As cardholders scramble to avoid the new levy, Turkish Finance Minister Mehmet Şimşek defended it as being necessary on Tuesday, citing the ongoing conflicts in the Middle East.

“Our country has no choice but to increase its deterrent power. There’s war in our region right now. We are in a troubled neighborhood,” Şimşek told private broadcaster NTV.

The ruling Justice and Development Party submitted a bill to parliament on Friday stipulating that people with a credit card limit of at least 100,000 liras (close to $3,000) will have to pay an annual 750 lira ($22) in tax from January 2025 to bolster the defense industry.

Indignant Turks, who already face double-digit inflation, reacted by ringing their banks to lower their credit limits.

“The purpose (of the bill) is obvious,” Şimşek argued.

“If we increase our deterrent power, then our ability to protect against fire in the region will increase.”

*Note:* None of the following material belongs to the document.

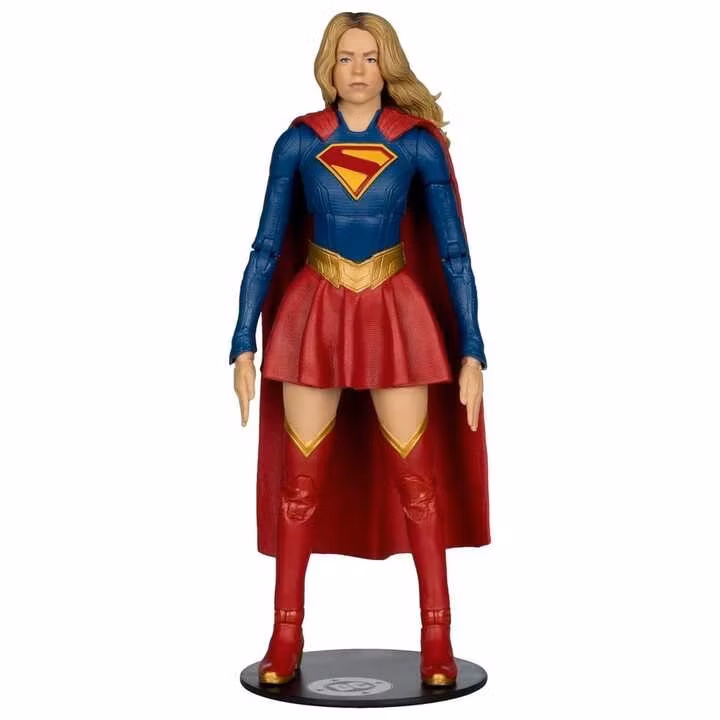 DC Multiverse Action Figure Supergirl (Hero Costume) (Supergirl Movie 2026)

Turkey’s defense industry has enjoyed a boom in recent years but the minister said the sector needed strengthening further.

Turkey’s defense companies signed contracts in 2023 worth a total of $10.2 billion, according to Haluk Görgün, the head of Turkey’s state Defense Industry Agency (SSB).

The top 10 Turkish defense exporters contributed nearly 80 percent of total export revenue, he said.

Sales of Turkish Baykar drones, used in conflicts from Nagorno-Karabakh to Ukraine, amounted to $1.8 billion.

Official data from the SSB showed that Turkish defense and aviation exports surged 9.8 percent in value in the first eight months of 2024, reaching $3.7 billion.

The ruling party’s credit card bill sparked annoyance among Turks already struggling with high inflation.

Inflation has spiraled over the past two years, peaking at an annual rate of 85.5 percent in October 2022 and 75.45 percent in May 2023.

Official data showed it slowed to 49.4 percent in September.